JoAnn Morgan: de escolar que miraba cohetes a llevar al hombre a la Luna

Por Mujer Dínamo 18 Jul, 2019

En todo el mundo se recuerda la gran hazaña de 1969, cuando en plena carrera espacial -entre los bloques liderados por Estados Unidos y Unión Soviética- Neil Armstrong hizo historia al pisar la Luna. En la Tierra había una mujer frente a los controles trabajando para hacer ese sueño posible: JoAnn Morgan.

JoAnn Morgan: de escolar que miraba cohetes a llevar al hombre a la Luna Foto: NASA

El 9 de julio de 1969, a las 9.32 hora local, el Apolo 11 se lanzó desde Florida con el comandante Neil Armstrong, el piloto del módulo Buzz Aldrin y al piloto del módulo de comando Michael Collins en una misión que esta semana se celebra en todo el mundo: el aterrizaje del hombre en la Luna.

Armstrong y Aldrin se convirtieron en los primeros humanos en pisar la Luna, mientras que Michael Collins permaneció a bordo del módulo de comando en órbita lunar.

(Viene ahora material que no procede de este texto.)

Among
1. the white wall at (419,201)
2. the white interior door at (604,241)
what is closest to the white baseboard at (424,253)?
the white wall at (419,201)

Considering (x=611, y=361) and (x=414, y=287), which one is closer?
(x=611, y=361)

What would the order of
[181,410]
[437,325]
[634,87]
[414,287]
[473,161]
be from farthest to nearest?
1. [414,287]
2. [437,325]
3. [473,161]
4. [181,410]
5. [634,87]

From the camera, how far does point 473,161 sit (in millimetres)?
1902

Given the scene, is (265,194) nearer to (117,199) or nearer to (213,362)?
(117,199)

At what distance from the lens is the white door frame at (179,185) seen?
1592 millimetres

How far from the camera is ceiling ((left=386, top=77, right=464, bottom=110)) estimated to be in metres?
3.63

En el Centro de Control de Lanzamiento observaban atónitos por el hito una sala abarrotada de hombres vestidos de blanco y negro más una atenta veinteañera: la controladora de instrumentación JoAnn Morgan.

Esa joven mujer perfectamente peinada marcaría un antes y un después en la NASA para todas las otras científicas que en el futuro cruzarían la puerta de la sala de control.

Hoy, a los 78, relata su camino vocacional que jamás pensó que terminaría con ella mirando hacia el cielo.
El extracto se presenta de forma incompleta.